Perdana Menteri Australia, Anthony Albanese, menjelaskan bahwa tujuan utama dari pelarangan ini adalah untuk mengurangi dampak negatif media sosial terhadap anak-anak dan remaja. Dalam keterangannya, Albanese menyatakan bahwa pelarangan yang mulai berlaku pada akhir tahun depan ini sangat penting untuk menjamin masa depan yang lebih sehat bagi generasi muda Australia. Dia menegaskan bahwa “kami ingin anak-anak Australia menikmati masa kanak-kanaknya tanpa tekanan dari dunia digital yang bisa merusak kesehatan mental mereka.”

Sebelum disahkan di Senat, undang-undang ini telah lebih dulu disetujui oleh Dewan Perwakilan Rakyat Australia pada Rabu (27/11). Undang-undang ini menetapkan bahwa anak-anak di bawah 16 tahun tidak lagi diperbolehkan untuk memiliki atau mengakses akun di platform media sosial populer seperti TikTok, Instagram, Snapchat, Facebook, Reddit, dan X (sebelumnya dikenal sebagai Twitter). Bagi perusahaan yang melanggar aturan ini, mereka akan dikenakan denda hingga 50 juta dolar Australia (sekitar Rp516 miliar), sebagai upaya untuk memaksa mereka mengimplementasikan kebijakan ini dengan serius.

Namun, undang-undang ini juga mengatur bahwa pengelola media sosial tidak diperbolehkan untuk memaksa pengguna untuk memberikan bukti identitas seperti KTP digital untuk memverifikasi usia mereka. Hal ini berarti bahwa meskipun perusahaan media sosial perlu mematuhi aturan ini, mereka tidak diwajibkan untuk melaksanakan prosedur verifikasi yang lebih ketat.

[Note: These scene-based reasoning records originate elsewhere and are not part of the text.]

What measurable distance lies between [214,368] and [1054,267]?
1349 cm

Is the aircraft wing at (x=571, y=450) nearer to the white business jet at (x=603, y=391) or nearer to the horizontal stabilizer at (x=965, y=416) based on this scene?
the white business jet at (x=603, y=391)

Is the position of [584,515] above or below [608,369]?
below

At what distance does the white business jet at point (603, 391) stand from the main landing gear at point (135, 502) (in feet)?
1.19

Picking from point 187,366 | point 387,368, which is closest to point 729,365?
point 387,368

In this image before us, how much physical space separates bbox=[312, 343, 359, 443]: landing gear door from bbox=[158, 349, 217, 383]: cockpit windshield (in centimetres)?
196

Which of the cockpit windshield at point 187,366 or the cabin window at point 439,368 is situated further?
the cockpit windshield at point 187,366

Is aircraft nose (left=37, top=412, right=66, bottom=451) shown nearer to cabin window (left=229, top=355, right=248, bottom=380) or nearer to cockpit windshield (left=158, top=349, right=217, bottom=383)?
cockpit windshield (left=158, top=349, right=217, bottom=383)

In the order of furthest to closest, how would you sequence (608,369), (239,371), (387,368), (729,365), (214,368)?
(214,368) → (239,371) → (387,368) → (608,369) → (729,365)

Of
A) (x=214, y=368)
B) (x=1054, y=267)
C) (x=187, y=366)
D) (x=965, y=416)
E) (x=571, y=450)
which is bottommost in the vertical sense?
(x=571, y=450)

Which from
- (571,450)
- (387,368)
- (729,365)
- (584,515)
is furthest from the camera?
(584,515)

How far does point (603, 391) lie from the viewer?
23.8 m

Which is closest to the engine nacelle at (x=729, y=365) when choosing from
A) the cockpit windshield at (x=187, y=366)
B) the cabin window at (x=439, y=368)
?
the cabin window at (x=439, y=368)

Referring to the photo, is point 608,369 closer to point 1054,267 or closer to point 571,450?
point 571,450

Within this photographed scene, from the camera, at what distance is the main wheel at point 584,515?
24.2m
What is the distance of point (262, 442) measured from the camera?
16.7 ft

Pada saat yang sama, pemerintah Australia menyadari bahwa meskipun undang-undang ini ada, masih mungkin ada celah yang digunakan oleh anak-anak untuk mengakses platform media sosial secara ilegal. Akan tetapi, Albanese mengungkapkan bahwa pemerintah telah memberikan pesan tegas kepada pengelola media sosial untuk mengatasi masalah ini.

Salah satu kekhawatiran utama yang mendasari undang-undang ini adalah dampak buruk dari penggunaan media sosial terhadap kesehatan mental anak-anak dan remaja. Penelitian telah menunjukkan adanya keterkaitan yang signifikan antara penggunaan media sosial dengan penurunan kepercayaan diri, kecemasan, dan masalah psikologis lainnya di kalangan kaum muda. Sejumlah media sosial, meskipun memiliki kebijakan pembatasan usia, sering kali gagal menegakkan aturan ini, dan banyak remaja yang berhasil mengakses akun mereka meskipun mereka belum memenuhi batas usia yang ditentukan.

Beberapa kritikus menganggap undang-undang ini terlalu membatasi kebebasan anak-anak untuk berinteraksi di dunia maya. Namun, bagi pemerintah Australia, langkah ini adalah bentuk reformasi penting yang bertujuan melindungi generasi muda dari kerusakan sosial yang dapat ditimbulkan oleh kecanduan media sosial. “Kami ingin para orang tua tahu bahwa kami berdiri bersama mereka dalam melindungi anak-anak mereka dari potensi bahaya yang dibawa oleh media sosial,” tambah Albanese.

Selain itu, banyak pihak yang menyoroti peran algoritma dalam memanipulasi konten yang dilihat oleh anak-anak dan remaja, yang bisa memicu perilaku kecanduan. Meskipun perusahaan media sosial membantah tuduhan tersebut, penelitian menunjukkan bahwa algoritma memang dirancang untuk membuat pengguna tetap terlibat lebih lama, yang sering kali mengarah pada pengaruh negatif pada perkembangan psikologis mereka.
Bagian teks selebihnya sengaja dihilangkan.